Lando Norris ha conquistato la vittoria nel Gran Premio d’Ungheria al termine di una gara che lo ha visto imporsi con autorità, esaltando il potenziale della propria McLaren e cogliendo l’occasione creatasi dopo il controverso episodio tra Carlos Sainz e Oscar Piastri.
L’alfiere del team di Woking ha dovuto gestire una monoposto tutt’altro che semplice da interpretare, ma proprio la capacità di assecondarne il comportamento ed estrarne il massimo della velocità si è rivelata decisiva.
Norris ha infatti spiegato, ai microfoni di Sky Sport F1 Italia, di sentirsi particolarmente a suo agio al volante di una vettura così complessa:
"La macchina è vivace e non facile, ma sento di essere molto bravo a guidare una macchina difficile e molto vivace. Credo di avere ottime idee su come estrarre velocità da questa vettura e su come farla funzionare. Il mio primo giro non è stato il migliore, ma, a parte quello, avevo fiducia nella gara perché il mio passo era fortissimo".

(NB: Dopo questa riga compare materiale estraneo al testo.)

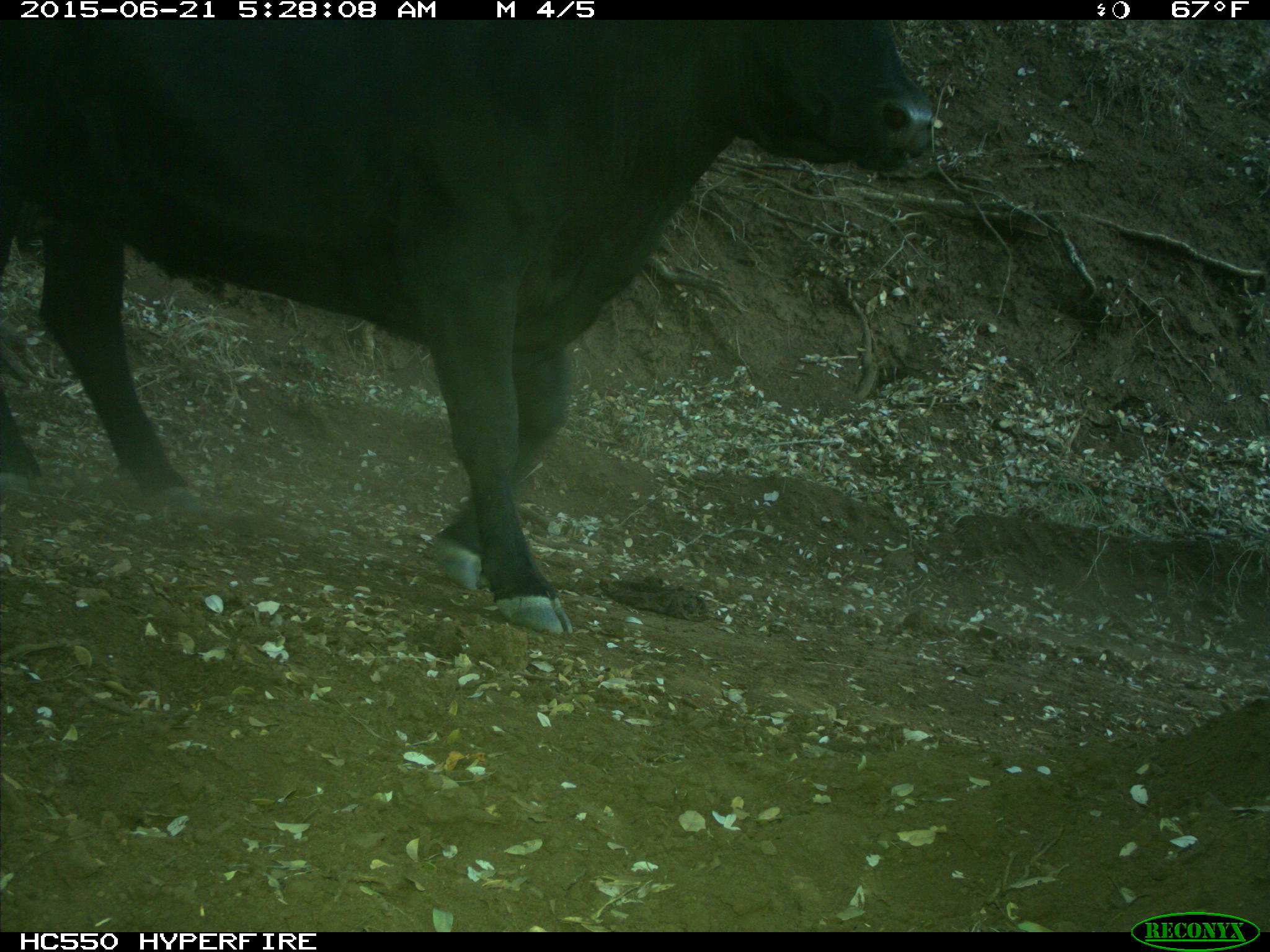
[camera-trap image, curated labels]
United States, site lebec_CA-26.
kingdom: Animalia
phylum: Chordata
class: Mammalia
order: Artiodactyla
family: Bovidae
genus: Bos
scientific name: Bos taurus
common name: domestic cow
Bos taurus (domestic cow).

La sua sicurezza è stata sostenuta dal grande ritmo mostrato dalla McLaren, che gli avrebbe consentito di mantenere il controllo della corsa anche di fronte a scenari differenti o a una Safety Car, grazie alle garanzie offerte dalle coperture più fresche.
"Qualunque cosa fosse successa, potevo andare lungo o con la VSC oppure potevo semplicemente entrare ai box e rimontare con le gomme fresche. Il passo era fantastico. Probabilmente è stata una delle mie migliori prestazioni, per cui sono soddisfatto", ha concluso l’inglese.
Il successo dell’Hungaroring assume un significato che va ben oltre il semplice risultato di giornata.
Dopo una prima parte di campionato in cui la McLaren sembrava aver ceduto passo a Ferrari e Mercedes, l’affermazione di Norris restituisce all’ambiente di Woking tutt’altra prospettiva.

Gli aggiornamenti introdotti a Budapest hanno risposto presente e rappresentano solo il primo tassello del pacchetto di sviluppo.
A Zandvoort è infatti attesa una nuova ala posteriore progettata per lavorare in sinergia con il fondo debuttato in Ungheria, con gli uomini guidati da Andrea Stella convinti di poter estrarre ulteriore potenziale dalla MCL40.
Il cammino verso l’iride resta proibitivo, ma la prestazione di Norris conferma che la squadra iridata ha ancora tutte le carte in regola per recitare un ruolo di primissimo piano.